In a typical oil well, the well output commonly includes not only oil but also can include varying amounts of water and natural gas in the well output stream. The oil well output therefore typically comprises a multi-phase fluid stream. As a result, the well stream is usually fed into a separator device. The separator device extracts one or more components from the well stream. The separator device can comprise a two-phase separator or can comprise a three-phase separator. A two-phase separator typically extracts entrained gas from a multi-phase fluid. The output of the two-phase separator can comprise a gas output and a two-phase fluid without entrained gas. For example, where the well stream comprises oil, water, and natural gas, then the two-phase separator liquid output can comprise a two-phase oil and water flow stream. A three-phase separator can separate out the entrained gas and can also separate the water from the oil.

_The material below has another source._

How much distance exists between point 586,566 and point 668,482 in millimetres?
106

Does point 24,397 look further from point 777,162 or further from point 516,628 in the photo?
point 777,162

However, separators do not completely separate the flow components. For example, the extracted gas can include a small amount of residual liquid. This is commonly termed carryover or liquid carryover, as the gas outlet of a separator is typically positioned physically higher than a liquid outlet. In addition, the oil output of a three-phase separator (or the oil and water output of a two-phase separator) may still include a small amount of entrained gas. This is termed carryunder or gas carryunder, as the liquid/water outlet of a separator is typically positioned physically lower than a gas outlet.
Measurement of the separator output according to the prior art comprises measuring each separator output stream with a flowmeter of some type. The measurement assumes that there is a negligible liquid carryover in the gas output of the separator and assumes that there is a negligible gas carryunder in the oil/water output. This assumption is made because in the prior art the entrained gas and/or liquid cannot be substantially instantaneously determined and therefore cannot be accurately determined. However, the carryover and carryunder are typically present, resulting in a significant inaccuracy in prior art well production measurements. The inaccuracy is compounded by combining the gas and liquid prior art measurements.